* **WORK INSTRUCTION 1**:
Copy the CPU offlining excerpt word for word from "Suppose that this" to "the concurrent offlining)".
* **WORK INSTRUCTION 2**:
In the CPU offlining excerpt, on which CPU does rcu_report_dead() run?
* **WORK INSTRUCTION 3**:
Pick up the CPU offlining excerpt after its last line and continue it.

Suppose that this was the last CPU that the task was permitted to
run on.

> rcutree_offline_cpu()  // as a result, the scheduler core will take care
>                        // of the transient affinity mismatching until
> 		       // rcutree_dead_cpu(). (I think it also stands in
> 		       // the concurrent offlining)
> 
> rcu_report_dead()      // running on the dying cpu, and clear its bit in ->qsmaskinitnext
> 
> rcutree_dead_cpu()     // running on the initiator (a initiator cpu will
>                        // execute this function for each dying cpu)
> 		       // At this point, ->qsmaskinitnext reflects the
> 		       // offlining, and the affinity can get right.
> 
> Sorry that my commit log had emphasized on the first part, but forgot to
> mention the ->qsmaskinitnext.
> 
> 
> Does this justification stand?

(Short text fragments from websites)
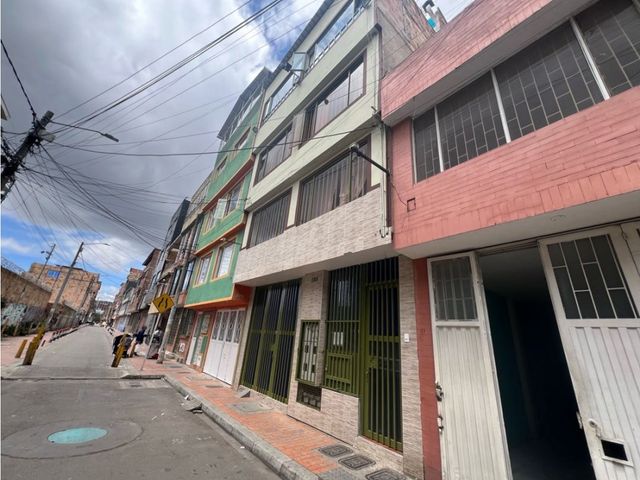 place photo 3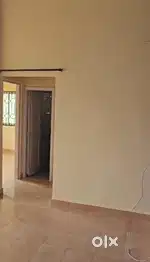 2bhk flat available for sale in Porvorim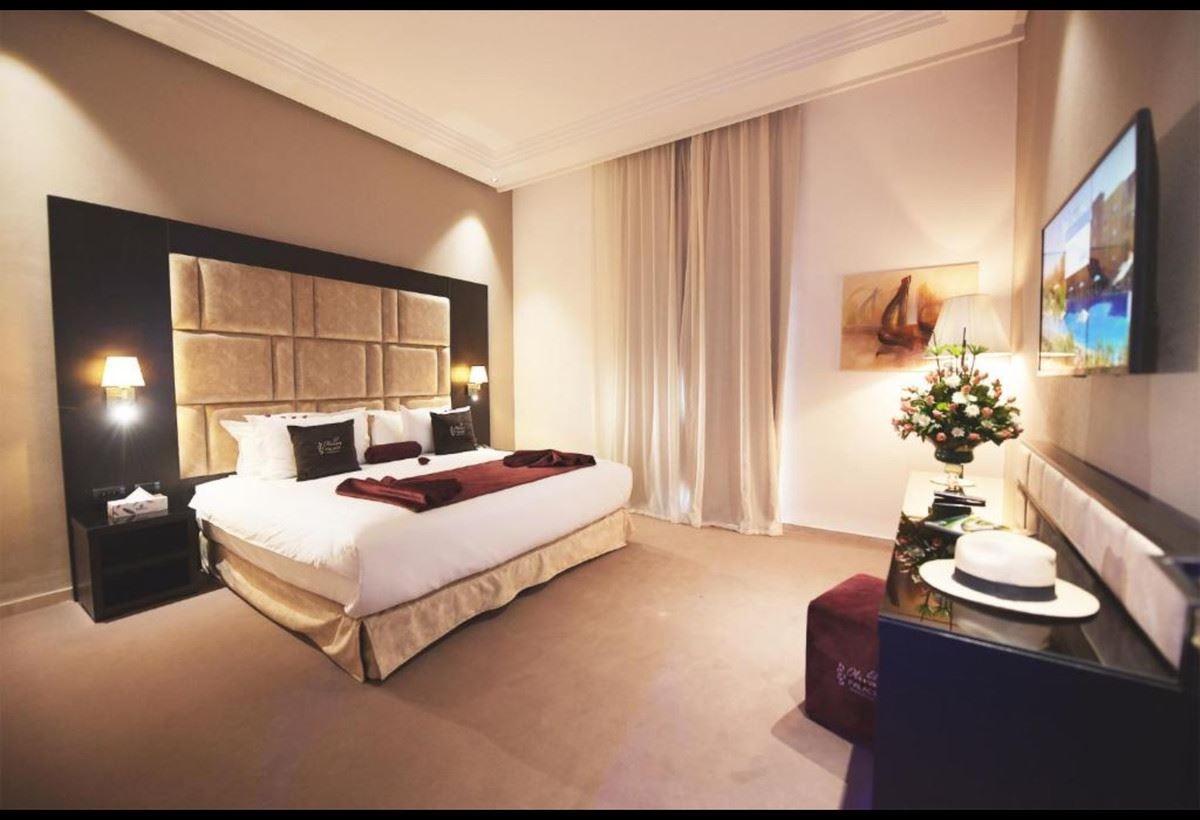 rooms-double-standard-room--balcony-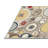 Snazzy Line Rug-1219154527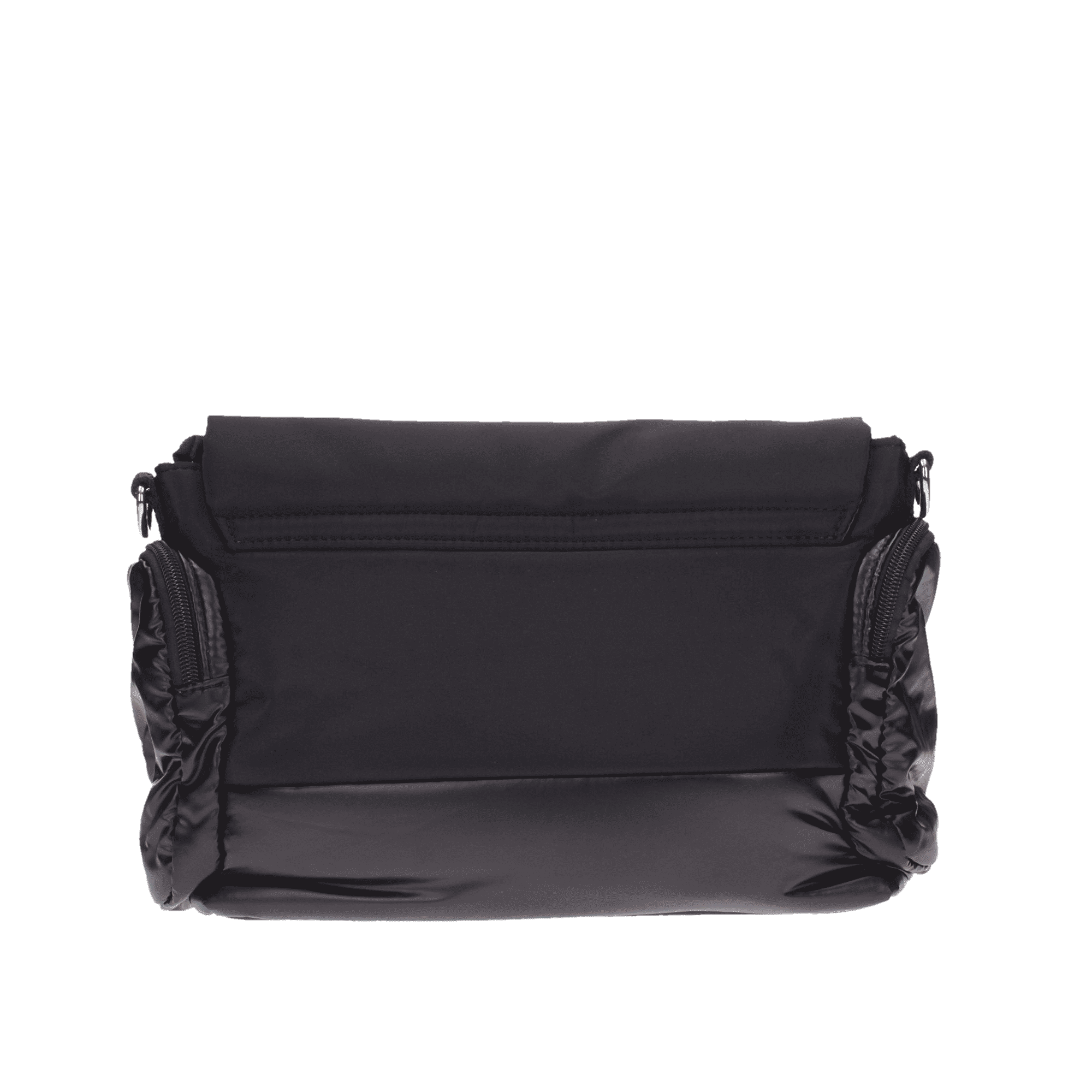 Blauer Borsa Jenna02 Autunno Inverno Poliestere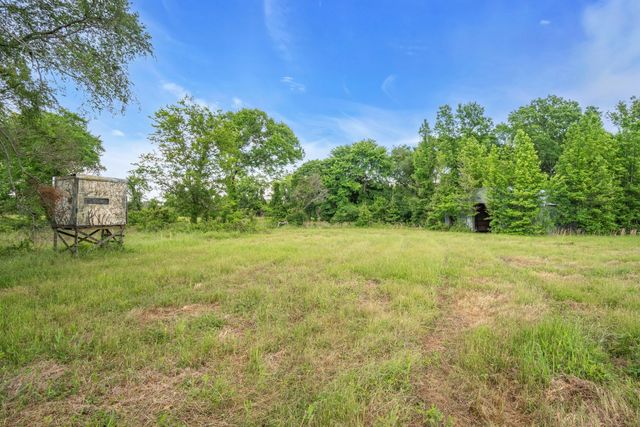 000 County Road 4106, Canton, TX 75103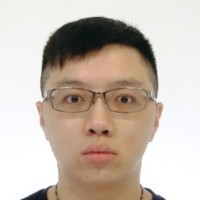 Che-Han Cheng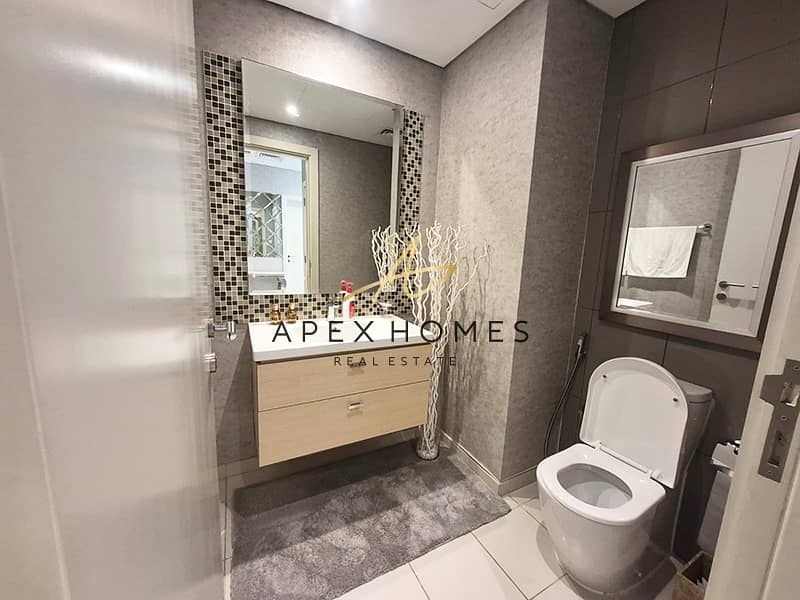 Upgraded THL Type | Vastu | Vacant on Transfer - Image 20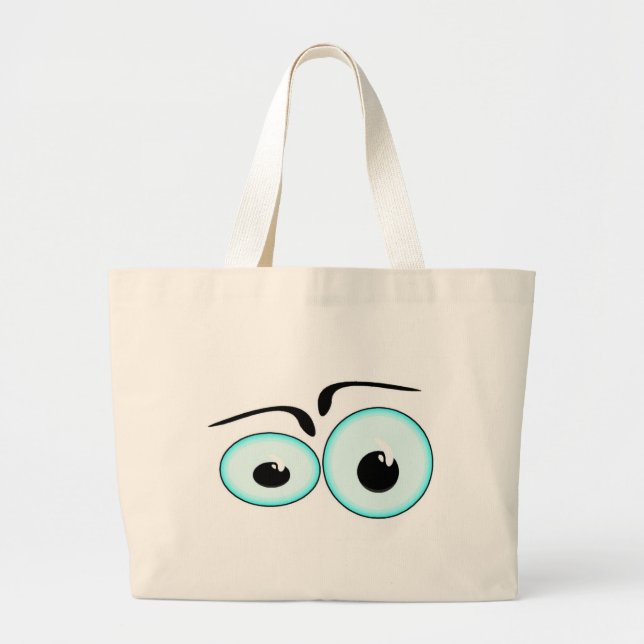 Personalice la bolsa de asas linda del deporte de (Frente)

* **RESPONSE BOX 1**:
Suppose that this was the last CPU that the task was permitted to
run on.

> rcutree_offline_cpu()  // as a result, the scheduler core will take care
>                        // of the transient affinity mismatching until
> 		       // rcutree_dead_cpu(). (I think it also stands in
> 		       // the concurrent offlining)

* **RESPONSE BOX 2**:
It runs on the dying CPU.

* **RESPONSE BOX 3**:
We should ensure that the task's permitted set of CPUs always contained
at least one online CPU.  Unless I am missing something, your suggested
change will sometimes end up with the task having no online CPUs in
its mask.

So what am I missing here?

							Thanx, Paul
Pingfan Liu Sept. 14, 2022, 10:12 a.m. UTC | #4
On Sat, Sep 10, 2022 at 01:36:22PM -0700, Paul E. McKenney wrote:
> On Wed, Sep 07, 2022 at 09:40:29AM +0800, Pingfan Liu wrote:
> > On Tue, Sep 06, 2022 at 10:24:41AM -0700, Paul E. McKenney wrote:
> > > On Mon, Sep 05, 2022 at 11:38:50AM +0800, Pingfan Liu wrote:
> > > > At present, during the cpu teardown, rcu_boost_kthread_setaffinity() is
> > > > called twice. Firstly by rcutree_offline_cpu(), then by
> > > > rcutree_dead_cpu() as the CPUHP_RCUTREE_PREP  cpuhp_step callback.
> > > > 
> > > > >From the scheduler's perspective, a bit in cpu_online_mask means that the cpu
> > > > is visible to the scheduler. Furthermore, a bit in cpu_active_mask
> > > > means that the cpu is suitable as a migration destination.
> > > > 
> > > > Now turning back to the case in rcu offlining. sched_cpu_deactivate()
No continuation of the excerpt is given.